- **Task to carry out**
Retype nothing except the lines below from the one with "What is the" through the one with "dissertation report on employee satisfaction", exactly, with images left out.

- **Supplied data**

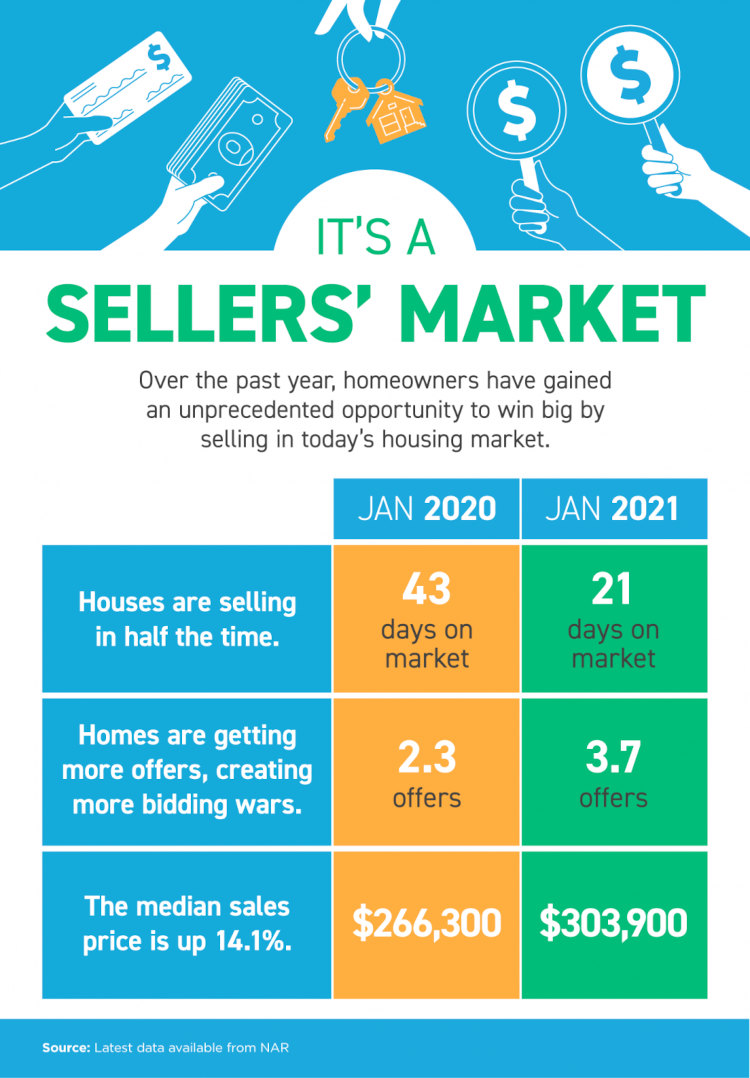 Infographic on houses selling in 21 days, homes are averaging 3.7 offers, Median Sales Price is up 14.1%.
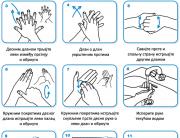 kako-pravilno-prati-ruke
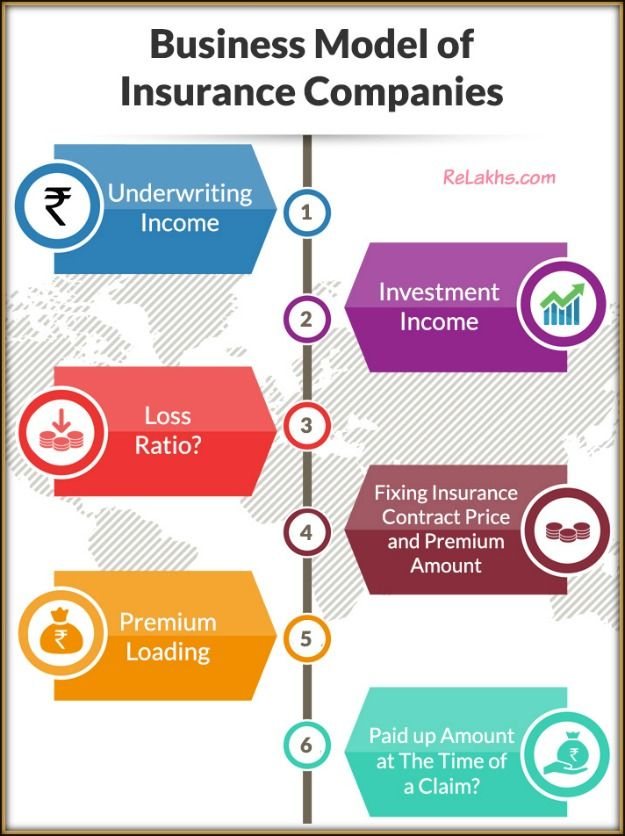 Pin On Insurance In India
--
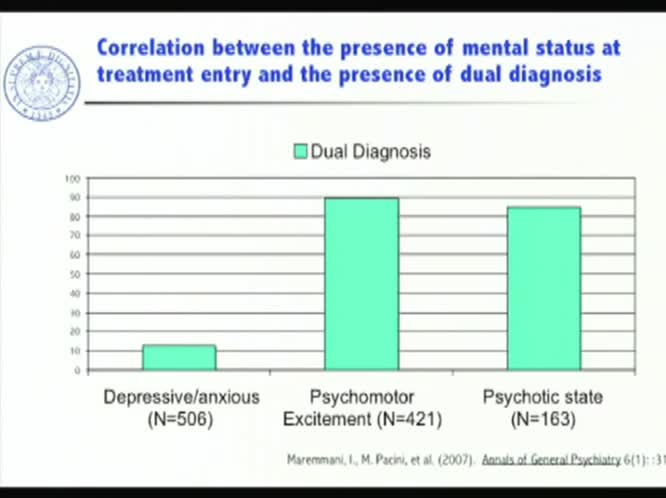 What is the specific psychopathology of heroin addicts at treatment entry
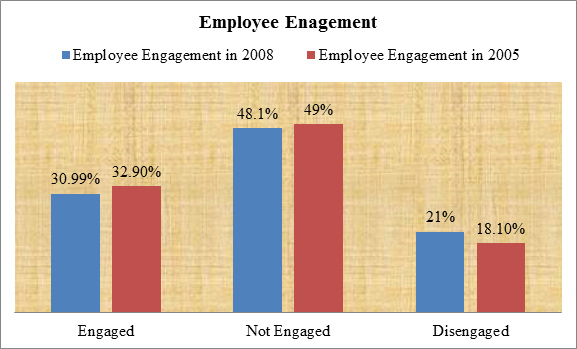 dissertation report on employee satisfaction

- **Result of this task**
 What is the specific psychopathology of heroin addicts at treatment entry
 dissertation report on employee satisfaction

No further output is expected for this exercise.